Based on my research, the only rational explanation I can think of for the path humanity has chosen in its consumption and population growth is that we value the maximizing of ideality over the longest interval of time. Only in terms of ideality (the average of life expectancy and happiness per person) does business-as-usual triumph over all other scenarios.

If we increase our resources and continue increasing our consumption of them, we may temporarily increase both population and per capita consumption, perhaps to astronomical levels (depending on our having technology far in advance of anything we have now), but eventually per capita consumption will be forced to drop below a survivable amount. If we wanted to maintain our current population, we would need to stop population growth and reduce per capita consumption to a level that renewable resources would sustain.
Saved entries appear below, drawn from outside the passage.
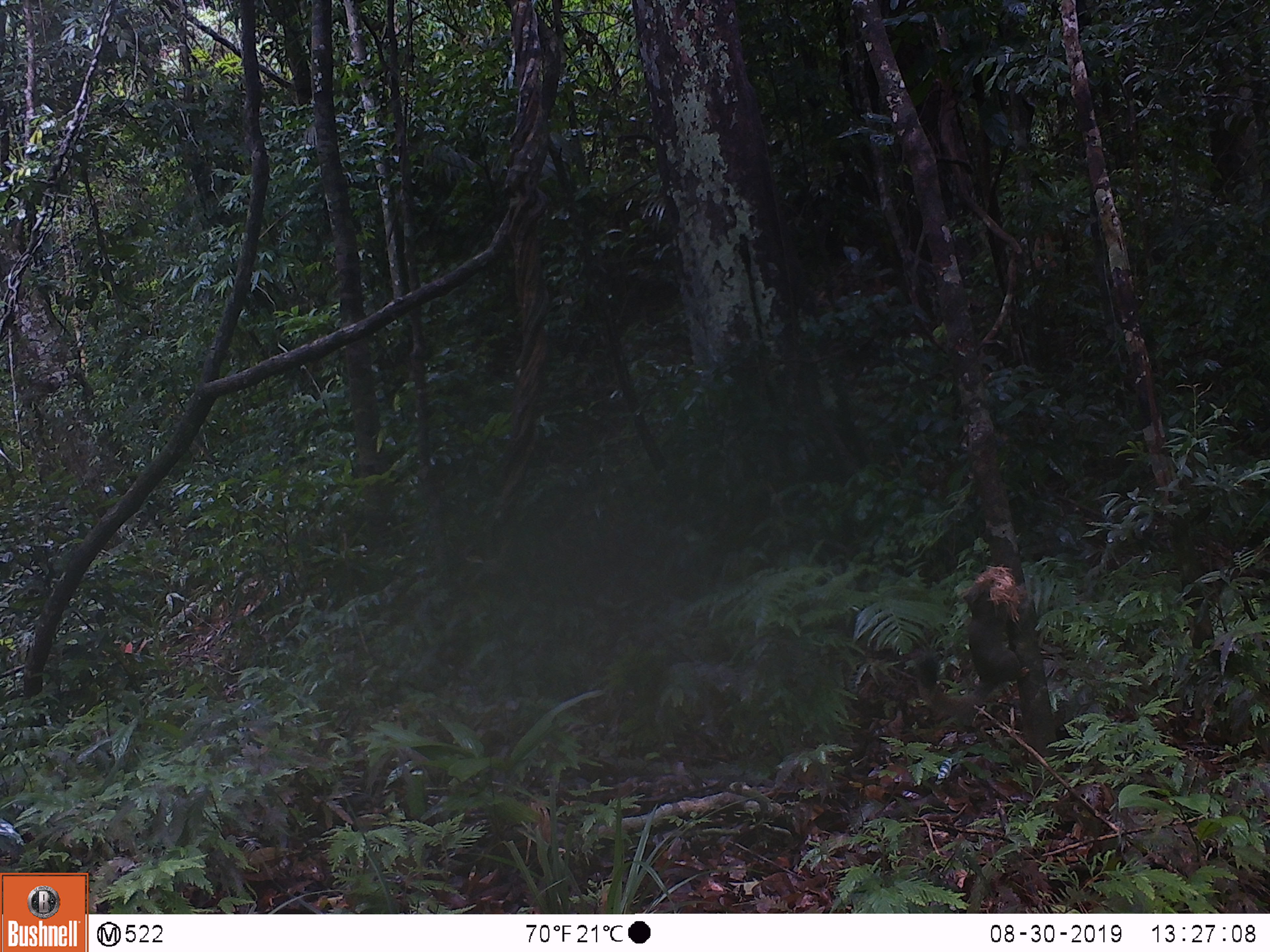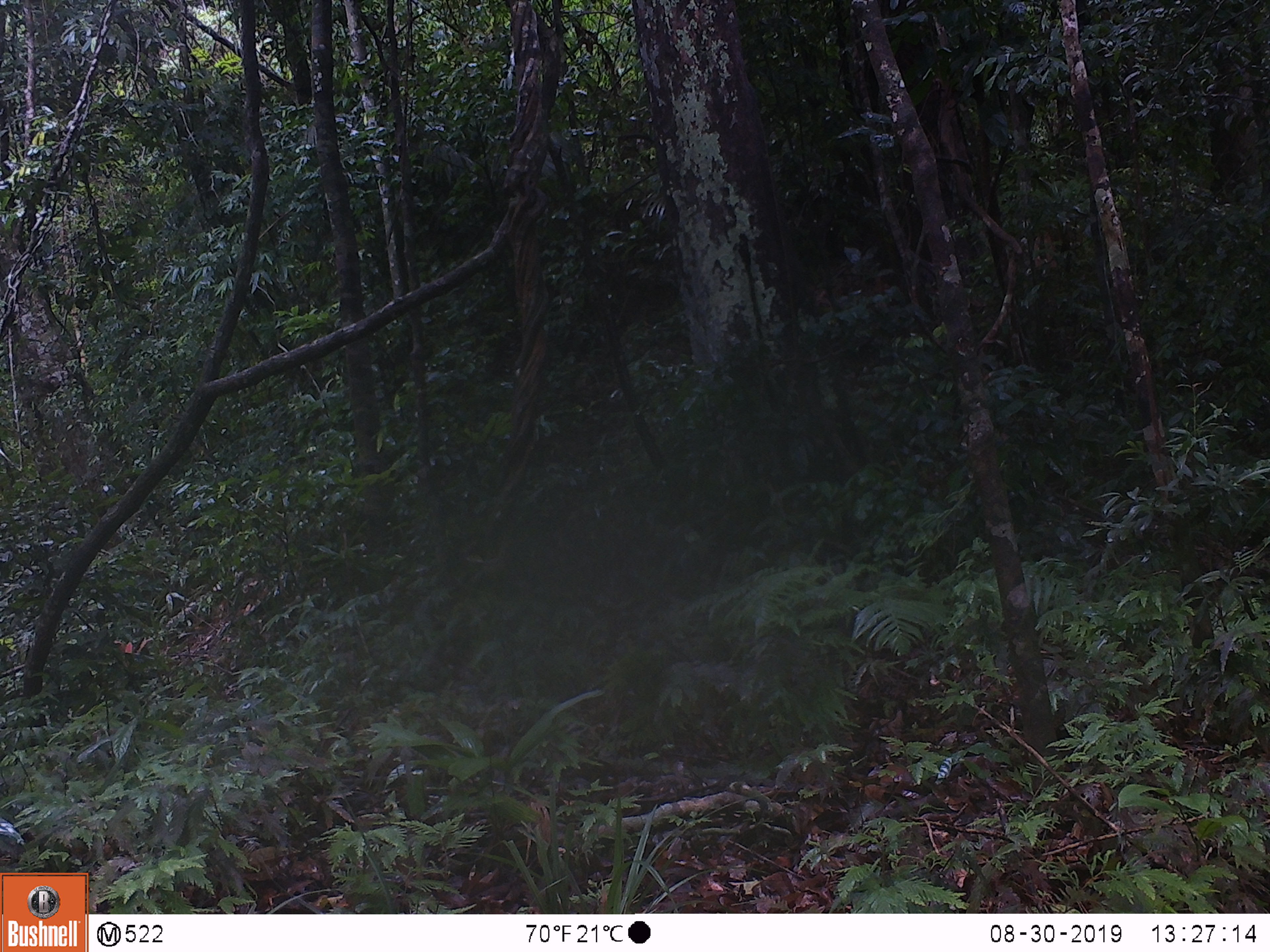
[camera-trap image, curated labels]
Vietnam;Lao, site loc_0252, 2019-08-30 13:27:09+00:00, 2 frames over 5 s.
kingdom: Animalia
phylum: Chordata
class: Mammalia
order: Rodentia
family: Sciuridae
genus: Callosciurus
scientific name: Callosciurus erythraeus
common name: pallas's squirrel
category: pallass squirrel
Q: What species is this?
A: Pallass squirrel (pallas's squirrel) (Callosciurus erythraeus).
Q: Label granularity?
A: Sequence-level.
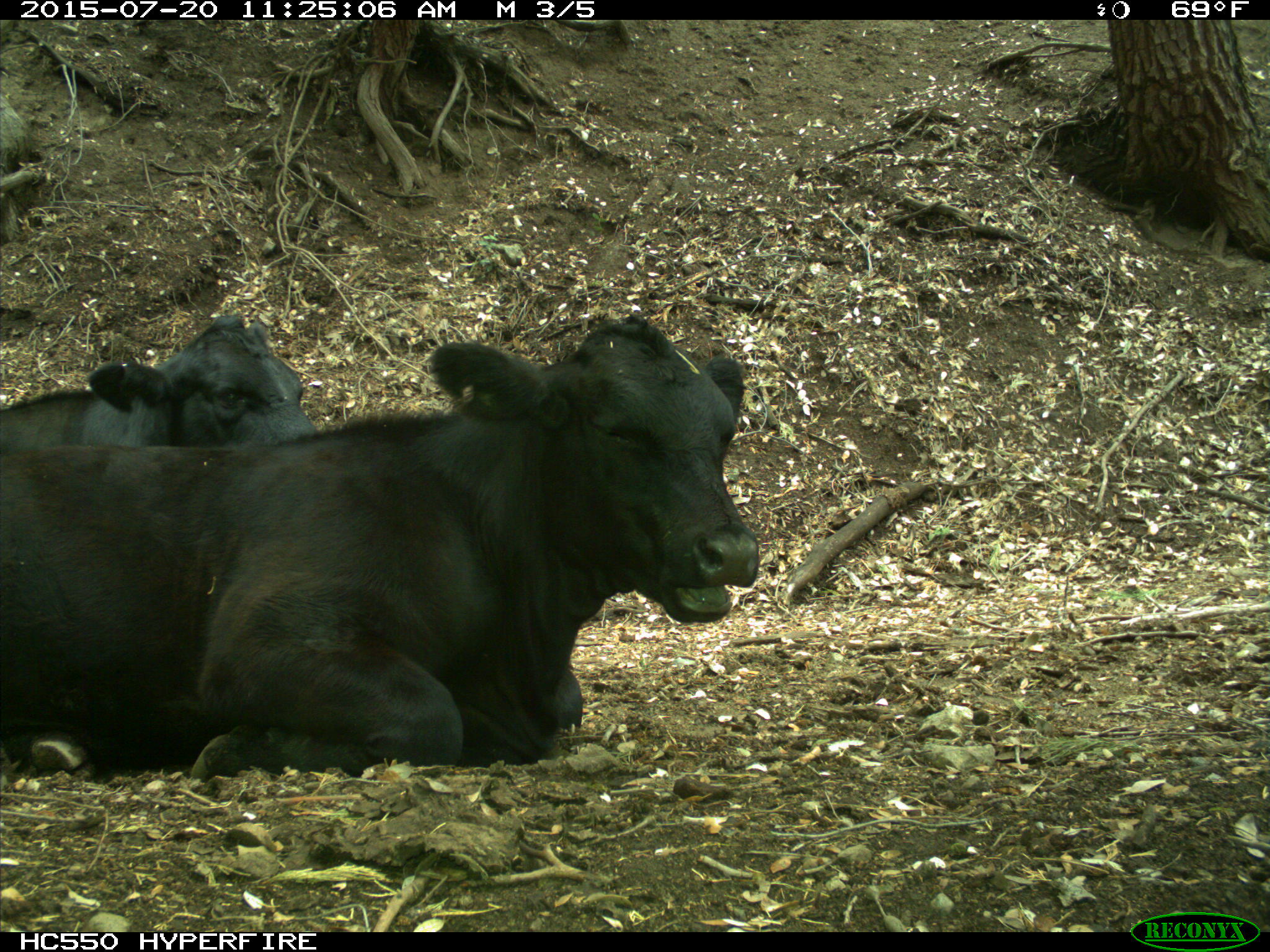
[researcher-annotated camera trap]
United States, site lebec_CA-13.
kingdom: Animalia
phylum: Chordata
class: Mammalia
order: Artiodactyla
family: Bovidae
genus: Bos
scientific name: Bos taurus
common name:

On our present path, population will peak and then decline, while per capita consumption increases; and when total consumption can be maintained by renewable resources, both population and per capita consumption will level off, with fewer people living better.

My definition of an ideal world, where both population and ideality are maximized over time, requires a loss of ideality or (likely unachievable) growth in renewable resources, coupled with a reduction in population growth (as opposed to reduction in total population). That anyone would sacrifice lives for standard of living is abhorrent to me. Yet I strongly suspect that lives elsewhere in the world are currently being sacrificed for my standard of living, and the fact is being hidden so that I will continue consuming and enhancing the killers’ standards of living.